A resident of RPS Omaxe Green Valley in Sector 42 first saw the leopard from his flat’s window “napping” on the perimeter wall of the apartment complex at 7am.
“An advisory was issued for residents immediately, and local police and the wildlife department were informed,” said Manish Kumar, who saw the big cat.
A search was initiated as cops reached the society, but the leopard had moved by then. It took four hours to spot the leopard in the complex, and another six to seven hours to tranquilise the animal.
Around noon, the wildlife team went to the roof of a house and fired multiple tranquiliser shots, officials said. They missed the first few shots but one of them got the big cat who was unconscious by 5.30pm.
The residents gathered on their balconies, capturing photos and videos of the animal.
“It took around six hours to tranquilise the male leopard. The leopard was safely and swiftly rescued without any injury to residents or to the animal. We will conduct a health check-up of the big cat at the Sona wildlife rescue centre,” said MS Mallik, additional principal chief conservator of forests and wildlife (south Haryana).
The leopard, believed to be three and a half years old, will be released back into the Aravalis once the veterinary department gives an all-clear.
Wednesday’s incident was the second such sighting of a leopard in south Haryana in less than two months. On January 3, a leopard strayed into a colony in Narsinghpur, Gurgaon. Trying to escape the village, the leopard lunged at a 13-year-old who sustained minor injuries. The big cat was caught after being confined and locked in a room at a resident’s house.
Both Faridabad and Gurgaon are developed around the Aravali hills that are home to leopards. A Wildlife Institute of India (WII) report in 2017 had pointed out that the belt is a rich leopard habitat along with an abundance of wildlife thriving in this part of the Aravalis.
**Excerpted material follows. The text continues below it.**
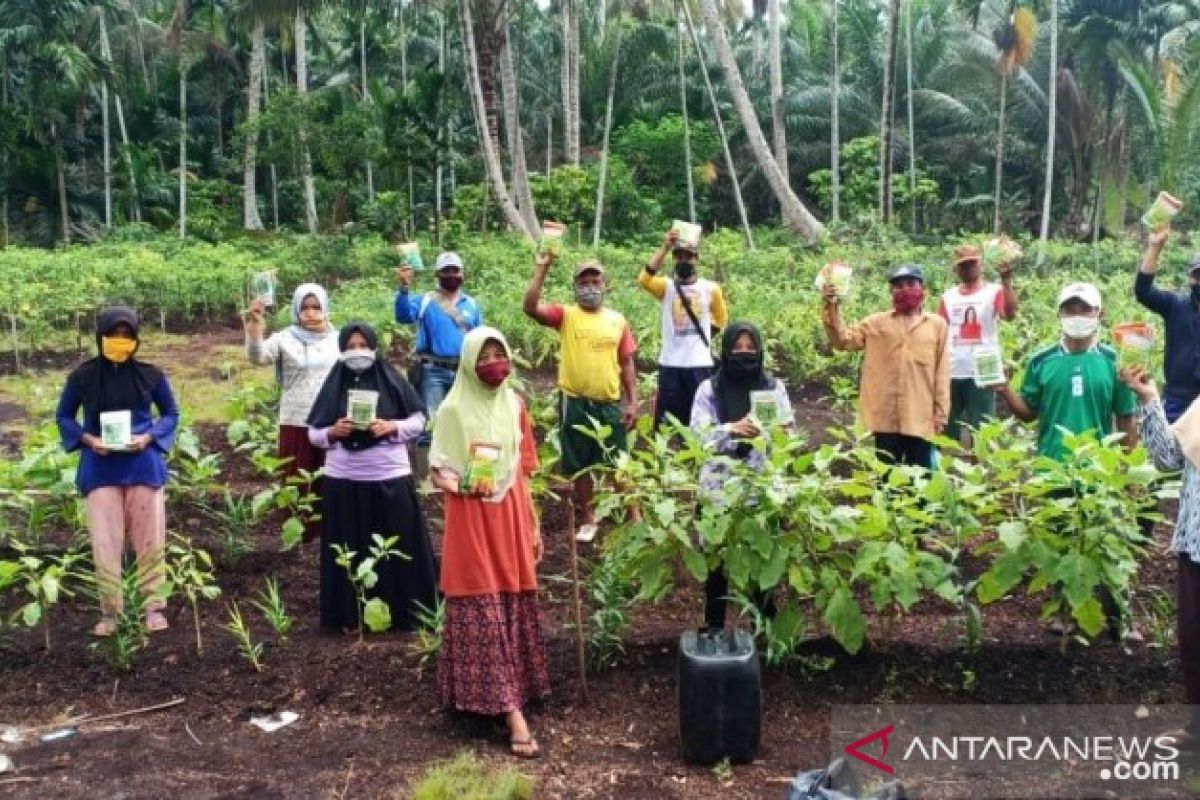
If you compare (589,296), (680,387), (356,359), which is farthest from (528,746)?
(680,387)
Chetan Agarwal, a forest analyst, said on Wednesday that rapid urbanisation is eating into the region’s forest cover, forcing wild animals to stray into residential colonies.
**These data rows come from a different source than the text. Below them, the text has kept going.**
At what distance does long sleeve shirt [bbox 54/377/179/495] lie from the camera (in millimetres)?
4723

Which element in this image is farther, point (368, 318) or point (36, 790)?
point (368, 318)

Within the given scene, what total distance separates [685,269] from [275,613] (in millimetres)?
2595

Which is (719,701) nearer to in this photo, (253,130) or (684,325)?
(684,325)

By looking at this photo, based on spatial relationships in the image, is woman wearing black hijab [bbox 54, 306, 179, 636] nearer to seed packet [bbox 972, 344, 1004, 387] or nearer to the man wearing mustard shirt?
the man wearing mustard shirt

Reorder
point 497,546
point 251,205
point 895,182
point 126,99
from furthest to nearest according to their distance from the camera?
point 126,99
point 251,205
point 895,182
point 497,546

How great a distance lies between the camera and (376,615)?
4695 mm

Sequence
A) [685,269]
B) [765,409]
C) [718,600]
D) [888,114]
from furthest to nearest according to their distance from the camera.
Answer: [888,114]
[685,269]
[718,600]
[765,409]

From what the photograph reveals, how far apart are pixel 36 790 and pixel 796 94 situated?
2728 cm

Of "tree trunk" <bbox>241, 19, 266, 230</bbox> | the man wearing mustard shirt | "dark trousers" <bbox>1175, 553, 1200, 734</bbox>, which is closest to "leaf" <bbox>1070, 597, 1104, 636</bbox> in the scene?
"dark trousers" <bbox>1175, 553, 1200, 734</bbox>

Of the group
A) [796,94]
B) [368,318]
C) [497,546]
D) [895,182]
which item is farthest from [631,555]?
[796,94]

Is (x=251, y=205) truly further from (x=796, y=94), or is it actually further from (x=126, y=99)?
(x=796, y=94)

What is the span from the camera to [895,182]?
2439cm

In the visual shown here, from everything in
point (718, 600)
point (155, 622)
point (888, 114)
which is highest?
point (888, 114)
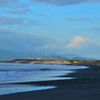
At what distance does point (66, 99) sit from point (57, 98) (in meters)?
0.71

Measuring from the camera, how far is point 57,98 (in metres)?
18.4

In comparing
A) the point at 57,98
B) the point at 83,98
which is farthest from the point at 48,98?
the point at 83,98

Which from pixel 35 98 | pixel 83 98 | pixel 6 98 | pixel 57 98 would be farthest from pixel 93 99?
pixel 6 98

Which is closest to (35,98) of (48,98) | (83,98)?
(48,98)

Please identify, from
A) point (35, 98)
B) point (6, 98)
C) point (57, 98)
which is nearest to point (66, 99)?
point (57, 98)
“Incidents of leopards straying into these areas are increasingly becoming common. The Green Valley society is flanked by the Aravalis on its west, which is connected to the Asola wildlife sanctuary. This adjacent Aravali area is part of natural conservation zones that are ecologically sensitive areas where construction is restricted to only 0.5% of the total area. However, the new draft of NCR Planning Board’s regional plan does away with this 0.5% restriction, and the 2023 amendment in the Forest (Conservation) Act threatens one-thirds of the Aravalis in Faridabad by making it a non-forest zone. In such a situation, what can a leopard do except enter concrete ‘Green Valley’,” he said.